Christmas shoppers starting earlier

November 23, 1997

Christmas shoppers starting earlier


Staff Writer

Though she tries to get an early start every year, Joey Cain of Berkeley Springs, W.Va., said she usually doesn't get going on her Christmas shopping until October.

This year was different for Cain, who said she started shopping in August and is almost finished.

"I've only got a few things to get," said the mother of two, who estimates her holiday purchases will total about $1,500 this year, even though she's shopping for fewer people and buying less than in previous years.

A lot of people seem to have taken Cain's early-bird approach this year, said local discount department store managers.

Managers at Wal-Mart and Kmart said more shoppers put things on layaway for the holidays earlier this year.

"This year, the trend has been very early shopping. You've got people who started back three or four months ago," said Patrick Cochran, assistant manager of Wal-Mart on Wesel Boulevard.


Cathy Vawter, manager of Kmart on Wesel Boulevard, said she thinks people have learned that shopping early gives them a better choice of merchandise.

The season's hot toys - like Sleep and Snore Ernie and Holiday Barbie - keep disappearing from the shelves and have to be reordered, Vawter said.

Some women's sweater styles meant for holiday gift-giving had already sold out in October and were reordered, said Jeff Schwaninger, a senior buyer for JC Penney in the Valley Mall.

"You have to shop earlier to get what you want," said JC Penney merchandiser Kathy Diehl.

People realize that and have started Christmas shopping earlier, Diehl said.

In a recent survey, consumers said a large selection was the third most important reason they chose a particular store, according to the National Retail Federation.

First was better-quality merchandise, and second was ease of checkout.

Price - the prime consideration in early 1990s surveys - didn't make the top three this year.

In the same survey, consumers from this region said they expect to spend an average of $804 on their holiday gifts this year, said Scott Krugman, a spokesman for the Washington, D.C.-based retail trade association.

While that reflects a 3 percent increase over what they said last year, it's a lot lower than the 8.3 percent increase retailers said they expect this year, Krugman said.

Based on a combination of survey results and a study of economic trends and data, the National Trade Federation is forecasting a moderate 3.8 percent increase in holiday spending over last year, he said.

"It's a conservative prediction, to say the least," Krugman said.

According to the survey, women's, men's and children's clothing will remain the top gifts, with toys a close second and CDs, tapes and videos a close third.

Gift certificates will be more popular this year, with 42 percent of consumers putting them on their shopping lists versus 34 percent last year.

Bad news for retailers: one-third of consumers surveyed said they plan to give more nontraditional gifts, like personal services, home-made items and vouchers for meals, vacations and services like golf lessons and makeovers.

The Arlington, Va.-based Inter-national Mass Retail Association is predicting a good year for retailers, with a 3 to 4 percent increase in holiday sales over last year, said Robin Lanier, senior vice president for industry affairs.

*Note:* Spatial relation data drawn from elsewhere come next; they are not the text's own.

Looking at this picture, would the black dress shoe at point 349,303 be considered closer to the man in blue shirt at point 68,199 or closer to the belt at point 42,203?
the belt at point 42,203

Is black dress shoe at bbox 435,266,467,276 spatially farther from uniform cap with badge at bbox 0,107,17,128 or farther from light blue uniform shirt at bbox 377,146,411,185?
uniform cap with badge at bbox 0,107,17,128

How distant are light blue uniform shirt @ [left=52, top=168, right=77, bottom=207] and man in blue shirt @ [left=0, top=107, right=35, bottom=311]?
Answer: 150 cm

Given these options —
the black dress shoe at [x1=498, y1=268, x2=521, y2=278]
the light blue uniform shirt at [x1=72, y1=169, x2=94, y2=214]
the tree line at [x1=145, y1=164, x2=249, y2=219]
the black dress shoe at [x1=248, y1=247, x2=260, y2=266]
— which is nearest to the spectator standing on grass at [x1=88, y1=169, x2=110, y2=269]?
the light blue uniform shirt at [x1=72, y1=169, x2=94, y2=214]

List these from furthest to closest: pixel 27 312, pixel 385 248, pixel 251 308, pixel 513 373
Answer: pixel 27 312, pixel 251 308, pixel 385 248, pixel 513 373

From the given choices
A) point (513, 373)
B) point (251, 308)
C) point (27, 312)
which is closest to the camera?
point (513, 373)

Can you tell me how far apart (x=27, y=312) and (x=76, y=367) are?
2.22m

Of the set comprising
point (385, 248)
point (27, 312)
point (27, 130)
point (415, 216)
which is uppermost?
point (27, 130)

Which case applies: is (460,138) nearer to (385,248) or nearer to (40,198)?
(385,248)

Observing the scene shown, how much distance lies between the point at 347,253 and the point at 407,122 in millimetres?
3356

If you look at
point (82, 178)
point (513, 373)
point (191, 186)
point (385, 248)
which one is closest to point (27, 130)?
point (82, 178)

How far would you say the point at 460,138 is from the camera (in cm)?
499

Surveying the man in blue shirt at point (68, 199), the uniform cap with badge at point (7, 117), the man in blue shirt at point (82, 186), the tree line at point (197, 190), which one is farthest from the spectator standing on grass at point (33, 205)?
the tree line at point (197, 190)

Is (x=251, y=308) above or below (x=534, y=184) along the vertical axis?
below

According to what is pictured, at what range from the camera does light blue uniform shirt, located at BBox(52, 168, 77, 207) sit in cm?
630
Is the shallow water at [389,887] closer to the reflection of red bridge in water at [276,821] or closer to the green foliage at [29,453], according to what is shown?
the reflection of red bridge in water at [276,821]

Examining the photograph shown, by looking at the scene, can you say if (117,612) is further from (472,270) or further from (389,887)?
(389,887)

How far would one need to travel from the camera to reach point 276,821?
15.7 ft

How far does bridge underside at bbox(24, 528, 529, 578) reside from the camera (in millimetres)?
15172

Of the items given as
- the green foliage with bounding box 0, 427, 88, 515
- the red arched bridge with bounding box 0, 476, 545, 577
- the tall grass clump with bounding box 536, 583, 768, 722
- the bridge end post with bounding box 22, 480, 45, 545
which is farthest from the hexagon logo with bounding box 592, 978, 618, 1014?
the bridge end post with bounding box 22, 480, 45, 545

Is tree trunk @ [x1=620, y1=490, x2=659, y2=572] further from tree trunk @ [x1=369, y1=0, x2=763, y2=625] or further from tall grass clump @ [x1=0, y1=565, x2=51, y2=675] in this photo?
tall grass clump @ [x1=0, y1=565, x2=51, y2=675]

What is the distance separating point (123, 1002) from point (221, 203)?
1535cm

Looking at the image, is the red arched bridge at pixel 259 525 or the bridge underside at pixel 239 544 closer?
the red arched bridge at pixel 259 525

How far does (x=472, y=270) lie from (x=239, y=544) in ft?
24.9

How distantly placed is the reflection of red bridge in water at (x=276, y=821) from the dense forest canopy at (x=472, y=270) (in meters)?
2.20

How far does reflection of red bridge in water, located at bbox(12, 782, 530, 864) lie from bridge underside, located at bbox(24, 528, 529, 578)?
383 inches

Based on economic indicators and previous sales trends, the figure is more optimistic than the less than 1 percent more consumers said they plan to spend in a recent survey, Lanier said.

Consumers said they expect to spend an average of $813 per family on gifts this year, compared to $806 last year.

"It's kind of a measure of how confident they are going into the season," Lanier said.

The Maryland Retailers Association is predicting a 3.5 percent increase in holiday sales over last year, said association president Tom Saquella.

The prediction probably would have been more optimistic given favorable economic conditions like expanding employment, low inflation, increasing income and high consumer confident levels, but was tempered by poorer-than-indicated sales this year, Saquella said.

The mixed sales performance shows consumers have been cautious so far, he said.

The trend in recent years toward starting holiday shopping earlier continued this year, Saquella said.

It's been fostered by a trend among retailers to start drawing customers earlier with "preholiday" sales, he said.

More people are starting their shopping in early November rather than waiting for the traditional "Black Friday" rush following Thanksgiving, Saquella said.

Jenny Lark, of Hagerstown, said she started her Christmas shopping at the beginning of November so she could take her time and find the best buys.

"You find more values when you shop around more," Lark said.

Still, she said, she's expecting to spend more this year because her Christmas list has grown by a new set of twin grandchildren.

When all is said and done, Lark said, she will probably have spent about $2,000 on Christmas gifts this year.

Earl and Bertha Jones, of Boonsboro, said they always start Christmas shopping by early November because they have to send packages overseas and cross country.

However, with four children, nine grandchildren and eight great-grandchildren to buy for, they never finish up until Christmas Eve, Earl Jones said.

They budget around $1,000 every year for Christmas gifts, but it's not a hard-and-fast figure, he said.

"I think last year, it was $1,500. We're trying to keep it down to $1,000 this year, but we probably won't," he said.